◆ **Work to complete**
1 > Echo the passage on uncertainty analysis between "Uncertainty analysis with" and "< 0.01 T_u(0)\).", inclusive.
2 > Proceed with the passage on uncertainty analysis of the RMC and KMPC dosing schemes, beginning right after its final sentence.
*** Opening Extract ***
The analysis of uncertain model parameters entails 200 Monte Carlo runs using a 95% confidence level. The results for the uncertain model parameters and uncertain initial conditions using the dosing scheme by RMC are visually depicted in the shaded regions within Fig. 5(a) and (b), respectively. We used the time that \(T_u\) was brought to be below 1% of its initial value as a reference to assess the performance. For models with uncertain parameters, we observed an average time of 20.48 days with a standard deviation of 2.94 days. For models with uncertain initial conditions, the average time was 20.42 days with a standard deviation of 0.03 days. Figure 5(c) and d show the results of uncertain model parameters and uncertain initial conditions for KMPC, which has an average time of 18.15 days with a standard deviation of 3.94 days, and an average time of 17.70 days with a standard deviation of 1.79 days, respectively.

Figure 5
figure 5

Uncertainty analysis with (a,b) RMC-derived inputs and (c,d) KMPC-derived inputs. The time that \(T_u\) is brought to be below 1% of its initial value is used as the measurement. (a) Parameter uncertainty analysis shows an average time of 20.48 days with a standard deviation of 2.94 days. (b) Initial condition uncertainty analysis shows an average time of 20.42 days with a standard deviation of 0.03 days. (c) With inputs from KMPC, parameter uncertainty analysis shows an average time of 18.15 days with a standard deviation of 3.94 days. (d) With inputs from KMPC, initial condition uncertainty analysis shows an average time of 17.70 days with a standard deviation of 1.79 days. The shadow area represents the 95% confidence interval. The bar plots show the statistics of the time t for \(T_u(t) < 0.01 T_u(0)\).
*** Closing Extract ***
*** Opening Entries shown ***
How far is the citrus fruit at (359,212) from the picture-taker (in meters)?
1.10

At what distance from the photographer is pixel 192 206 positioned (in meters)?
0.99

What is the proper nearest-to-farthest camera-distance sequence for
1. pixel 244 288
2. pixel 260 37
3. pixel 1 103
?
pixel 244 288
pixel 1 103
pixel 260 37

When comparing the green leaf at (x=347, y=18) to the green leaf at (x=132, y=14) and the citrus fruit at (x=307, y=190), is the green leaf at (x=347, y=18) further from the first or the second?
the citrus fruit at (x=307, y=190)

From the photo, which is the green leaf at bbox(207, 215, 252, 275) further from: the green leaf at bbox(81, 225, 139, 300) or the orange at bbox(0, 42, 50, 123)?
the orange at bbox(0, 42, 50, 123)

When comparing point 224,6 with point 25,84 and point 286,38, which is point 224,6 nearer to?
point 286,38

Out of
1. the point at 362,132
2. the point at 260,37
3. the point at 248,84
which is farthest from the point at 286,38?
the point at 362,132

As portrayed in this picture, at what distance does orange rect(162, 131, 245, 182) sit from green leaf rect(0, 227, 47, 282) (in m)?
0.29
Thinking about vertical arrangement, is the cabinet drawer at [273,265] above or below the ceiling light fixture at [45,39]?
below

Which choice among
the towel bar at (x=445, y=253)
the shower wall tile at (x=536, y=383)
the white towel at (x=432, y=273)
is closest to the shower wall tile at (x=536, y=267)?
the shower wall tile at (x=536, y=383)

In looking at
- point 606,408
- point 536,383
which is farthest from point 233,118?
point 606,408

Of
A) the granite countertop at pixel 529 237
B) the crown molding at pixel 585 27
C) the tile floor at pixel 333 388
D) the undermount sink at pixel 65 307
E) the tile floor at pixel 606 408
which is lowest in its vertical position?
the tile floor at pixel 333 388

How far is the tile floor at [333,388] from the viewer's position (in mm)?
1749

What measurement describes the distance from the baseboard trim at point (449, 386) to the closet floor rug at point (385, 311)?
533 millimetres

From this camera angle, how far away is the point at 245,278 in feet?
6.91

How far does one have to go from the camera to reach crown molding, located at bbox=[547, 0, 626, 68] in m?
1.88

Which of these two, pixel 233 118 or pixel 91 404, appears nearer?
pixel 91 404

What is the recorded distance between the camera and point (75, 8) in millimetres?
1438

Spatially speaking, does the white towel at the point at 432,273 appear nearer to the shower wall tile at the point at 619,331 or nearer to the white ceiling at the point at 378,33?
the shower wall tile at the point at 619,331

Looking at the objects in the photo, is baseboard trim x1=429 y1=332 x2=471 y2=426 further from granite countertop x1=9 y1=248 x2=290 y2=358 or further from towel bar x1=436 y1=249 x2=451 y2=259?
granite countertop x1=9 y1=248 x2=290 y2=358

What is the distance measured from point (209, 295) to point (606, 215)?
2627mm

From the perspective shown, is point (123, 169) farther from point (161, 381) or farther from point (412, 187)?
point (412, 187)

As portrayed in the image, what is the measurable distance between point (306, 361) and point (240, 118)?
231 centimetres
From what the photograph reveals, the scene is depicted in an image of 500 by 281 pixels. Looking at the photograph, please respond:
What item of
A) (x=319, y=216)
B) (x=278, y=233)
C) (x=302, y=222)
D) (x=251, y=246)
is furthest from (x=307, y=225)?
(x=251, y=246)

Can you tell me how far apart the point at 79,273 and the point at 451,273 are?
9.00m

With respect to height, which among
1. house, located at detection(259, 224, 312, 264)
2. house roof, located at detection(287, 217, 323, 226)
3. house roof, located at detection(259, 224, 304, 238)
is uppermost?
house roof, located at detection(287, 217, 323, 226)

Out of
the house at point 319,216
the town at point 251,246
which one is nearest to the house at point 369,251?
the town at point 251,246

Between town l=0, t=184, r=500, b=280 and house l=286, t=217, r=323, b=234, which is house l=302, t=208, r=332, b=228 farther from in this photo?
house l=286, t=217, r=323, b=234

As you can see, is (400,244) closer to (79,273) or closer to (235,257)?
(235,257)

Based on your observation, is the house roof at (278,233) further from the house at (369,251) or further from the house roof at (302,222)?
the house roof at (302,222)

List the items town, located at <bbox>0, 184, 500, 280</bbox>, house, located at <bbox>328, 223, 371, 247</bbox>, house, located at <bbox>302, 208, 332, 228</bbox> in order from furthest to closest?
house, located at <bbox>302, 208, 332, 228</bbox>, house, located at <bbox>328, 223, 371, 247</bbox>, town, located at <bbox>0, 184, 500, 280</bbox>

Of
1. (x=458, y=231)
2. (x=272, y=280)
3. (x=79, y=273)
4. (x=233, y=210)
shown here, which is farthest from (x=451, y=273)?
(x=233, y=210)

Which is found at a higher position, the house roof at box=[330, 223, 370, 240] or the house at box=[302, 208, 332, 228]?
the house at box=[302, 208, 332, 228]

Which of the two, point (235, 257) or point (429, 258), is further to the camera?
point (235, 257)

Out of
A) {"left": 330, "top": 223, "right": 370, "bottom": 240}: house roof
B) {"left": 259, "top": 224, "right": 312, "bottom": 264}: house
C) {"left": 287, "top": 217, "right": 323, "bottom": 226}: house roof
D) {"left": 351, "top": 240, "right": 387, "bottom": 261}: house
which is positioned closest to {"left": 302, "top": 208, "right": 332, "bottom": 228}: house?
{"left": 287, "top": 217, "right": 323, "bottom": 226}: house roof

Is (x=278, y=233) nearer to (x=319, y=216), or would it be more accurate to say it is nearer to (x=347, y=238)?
*** Closing Entries shown ***
◆ **Solved tasks**
1 >
Uncertainty analysis with (a,b) RMC-derived inputs and (c,d) KMPC-derived inputs. The time that \(T_u\) is brought to be below 1% of its initial value is used as the measurement. (a) Parameter uncertainty analysis shows an average time of 20.48 days with a standard deviation of 2.94 days. (b) Initial condition uncertainty analysis shows an average time of 20.42 days with a standard deviation of 0.03 days. (c) With inputs from KMPC, parameter uncertainty analysis shows an average time of 18.15 days with a standard deviation of 3.94 days. (d) With inputs from KMPC, initial condition uncertainty analysis shows an average time of 17.70 days with a standard deviation of 1.79 days. The shadow area represents the 95% confidence interval. The bar plots show the statistics of the time t for \(T_u(t) < 0.01 T_u(0)\).

2 >
In sensitivity analysis, we considered parameters in Table 1, assuming uniform distributions spanning 0.8 to 1.2 times their nominal values. The initial state \(x_0\) was treated as a unified entity and only different scales of the same \(x_0\) were considered, simplifying the analysis while examining its influence. The output \(Y_u\) represents settling time. Figure 6 shows first-order and total-order Sobol indices from 1000 iterations. The parameter p4 has total and first-order Sobol indices of 0.0064 and 0.0046, in contrast to more impactful parameters like p2, with total and first-order Sobol indices of 0.65 and 0.45. This shows the output settling time is not sensitive to the selection of numerical values of p4, as claimed earlier in the model section.

Figure 6
figure 6

Sobol sensitivity analysis on model parameters. The first-order and the total-order Sobol indices are visualized, and the higher-order indices are ignored. The output settling time is sensitive to the changes in the parameters \(p_2\) and \(\mu_1\).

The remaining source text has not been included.